CAPTAIN EDWARD A. BAXTER is an honored veteran of the Civil war and a business man of ability, his executive force and enterprise placing him among the substantial citizens of Pawnee. He is now engaged in dealing in real estate and in the breeding of pure blooded Duroc Jersey hogs. Since March, 1869, he has resided in Sangamon county. He was born in Jefferson county, Indiana, October 14, 1847, and is of Scotch parentage. His paternal grandfather was an early settler of Ohio and afterward a pioneer of Jefferson county, Indiana, where he opened up a farm, on which he reared his family. There were four sons and daughter, who grew to mature years, including William Baxter, the father of our subject. He was born near Dayton, Ohio, in 1804, but was reared in Indiana and was married there to Jane Kerr, a native of that state and a daughter of William Kerr, likewise one of the early settlers of Jefferson county. The Kerr family, however, is of Irish lineage. Mr. Baxter devoted his entire life to agricultural pursuits in Jefferson county and died there in 1861, having for eight years survived his wife, who passed away in 1853.

A block of data:

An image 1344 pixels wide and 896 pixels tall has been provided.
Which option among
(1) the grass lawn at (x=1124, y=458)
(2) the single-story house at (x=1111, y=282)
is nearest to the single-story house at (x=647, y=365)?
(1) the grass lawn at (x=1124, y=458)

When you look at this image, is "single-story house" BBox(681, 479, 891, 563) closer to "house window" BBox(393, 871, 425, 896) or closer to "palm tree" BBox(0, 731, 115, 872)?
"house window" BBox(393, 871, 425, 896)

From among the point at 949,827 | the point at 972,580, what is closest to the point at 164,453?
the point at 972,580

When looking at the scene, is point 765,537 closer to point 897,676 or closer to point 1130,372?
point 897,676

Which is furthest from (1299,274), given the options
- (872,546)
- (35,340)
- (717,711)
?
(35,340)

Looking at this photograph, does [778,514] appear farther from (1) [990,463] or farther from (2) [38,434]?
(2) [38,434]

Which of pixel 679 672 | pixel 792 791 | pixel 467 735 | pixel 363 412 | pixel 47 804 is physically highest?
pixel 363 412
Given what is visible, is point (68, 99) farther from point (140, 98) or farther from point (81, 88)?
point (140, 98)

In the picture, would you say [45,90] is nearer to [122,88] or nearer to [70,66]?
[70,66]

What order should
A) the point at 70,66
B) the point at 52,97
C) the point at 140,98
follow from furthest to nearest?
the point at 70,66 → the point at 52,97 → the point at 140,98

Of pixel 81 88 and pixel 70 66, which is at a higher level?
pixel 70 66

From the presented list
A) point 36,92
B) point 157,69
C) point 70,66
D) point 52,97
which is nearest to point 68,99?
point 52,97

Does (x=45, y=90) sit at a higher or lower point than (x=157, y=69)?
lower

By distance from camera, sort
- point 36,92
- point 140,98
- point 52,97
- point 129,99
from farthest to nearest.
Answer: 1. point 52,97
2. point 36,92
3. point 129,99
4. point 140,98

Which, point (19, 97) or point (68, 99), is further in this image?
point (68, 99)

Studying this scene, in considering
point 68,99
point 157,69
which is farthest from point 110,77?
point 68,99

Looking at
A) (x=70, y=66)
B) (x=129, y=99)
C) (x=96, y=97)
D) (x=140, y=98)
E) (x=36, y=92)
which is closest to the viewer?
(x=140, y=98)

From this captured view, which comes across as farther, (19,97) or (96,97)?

REQUEST: Copy out the entire biographical sketch of Captain Edward A. Baxter word for word. Rely only on the biographical sketch and leave the rows aside.

THE RESPONSE:
CAPTAIN EDWARD A. BAXTER is an honored veteran of the Civil war and a business man of ability, his executive force and enterprise placing him among the substantial citizens of Pawnee. He is now engaged in dealing in real estate and in the breeding of pure blooded Duroc Jersey hogs. Since March, 1869, he has resided in Sangamon county. He was born in Jefferson county, Indiana, October 14, 1847, and is of Scotch parentage. His paternal grandfather was an early settler of Ohio and afterward a pioneer of Jefferson county, Indiana, where he opened up a farm, on which he reared his family. There were four sons and daughter, who grew to mature years, including William Baxter, the father of our subject. He was born near Dayton, Ohio, in 1804, but was reared in Indiana and was married there to Jane Kerr, a native of that state and a daughter of William Kerr, likewise one of the early settlers of Jefferson county. The Kerr family, however, is of Irish lineage. Mr. Baxter devoted his entire life to agricultural pursuits in Jefferson county and died there in 1861, having for eight years survived his wife, who passed away in 1853.